# Building a Text Analysis Pipeline for Akkadian with CLTK

This workshop will introduce the Classical Language Toolkit, an open-source Python framework dedicated to text analysis and natural language processing for historical languages. Participants will be taken through the basic stages of a text analysis pipeline, namely corpus loading, preprocessing, sentence and word tokenization, lemmatization, part-of-speech and morphological tagging, prosody identification, and more. Examples will given primarily using Akkadian texts (and English translations), though some attention will be given to other languages supported by the project, including Latin and Ancient Greek. Participants are encouraged to bring their laptops; the demonstration can be followed along with interactively in a web browser without any installation or setup.

Andrew Deloucas  
Perseus/NEH Workshop  
*Digital Editions and Digital Corpora*  
Tufts University  
5/31-6/1/19  
  
*Last updated 5/30/19*

## Setup

In [None]:
import cltk
import os

from pprint import pprint

## Working with CLTK Corpora

### Installing Corpora

In [None]:
## Set up corpora

## You will need the models/datasets that the new lemmatizer uses
## Note that this will generate an error if this and older 
## version of this corpus is already installed. If that happens,
## backup the old version, move or delete it, and reimport the corpus.
##
## The corpus we'll be using syncs with CDLI's github account, 
## which is backed-up daily. CDLI is the Cuneiform Digital Library 
## Initiative, who focus on digital publication of cuneiform writing.
##
## Their website is here: https://cdli.ucla.edu/
##
## To install on your own machine, uncomment this cell block and run the code below...

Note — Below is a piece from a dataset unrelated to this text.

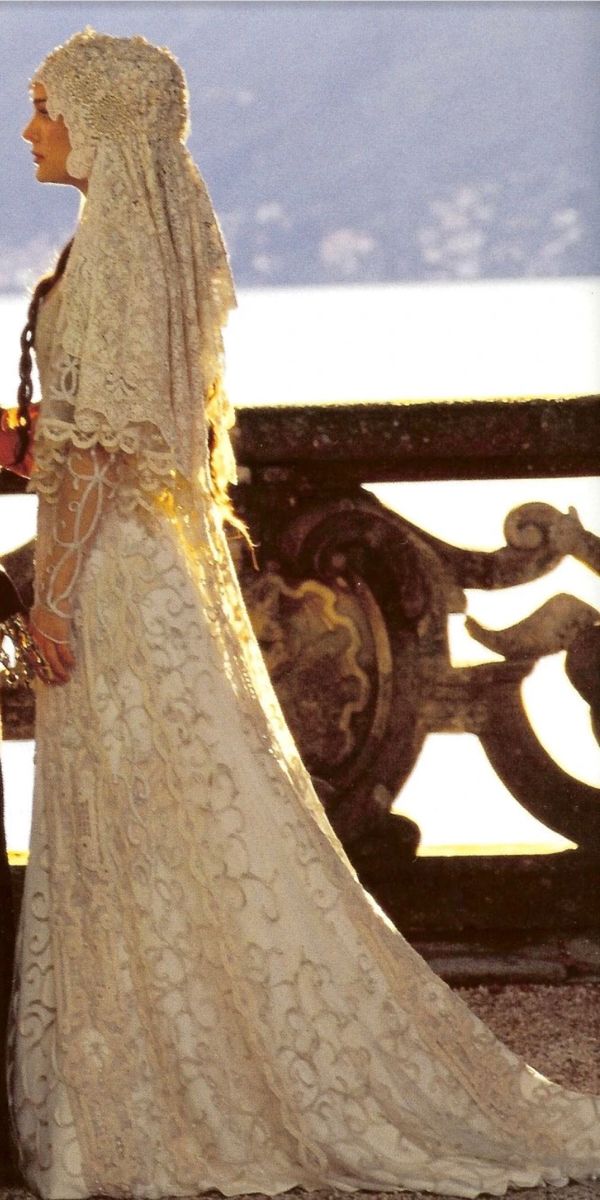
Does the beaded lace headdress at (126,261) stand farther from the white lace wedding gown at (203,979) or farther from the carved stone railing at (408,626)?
the carved stone railing at (408,626)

# from cltk.corpus.utils.importer import CorpusImporter

# corpus_importer = CorpusImporter('akkadian')
# print(corpus_importer.list_corpora)

# corpus_importer.import_corpus('cdli_corpus')

### Loading a CLTK corpus

In [None]:
# Check and ensure that the Cuneiform Digital Library corpus is imported.

parent_directory = os.path.expanduser('~')
file = os.path.join(parent_directory, 'cltk_data', 'akkadian', 
                    'atf', 'cdli_corpus', 'cdliatf_unblocked.atf')
os.path.isfile(file)

In [None]:
# Load your corpus. FileImport reads a .txt file and 
# saves to memory the text in .raw_file and .file_lines. 
# Parse_file captures information in a text file and formats 
# it in a clear, and disparate, manner for every text found.
# 
# All of these inputs are 'invisible' and don't output 
# any information. 

from cltk.corpus.akkadian.file_importer import FileImport
from cltk.corpus.akkadian.cdli_corpus import CDLICorpus

fi = FileImport(file)
cc = CDLICorpus()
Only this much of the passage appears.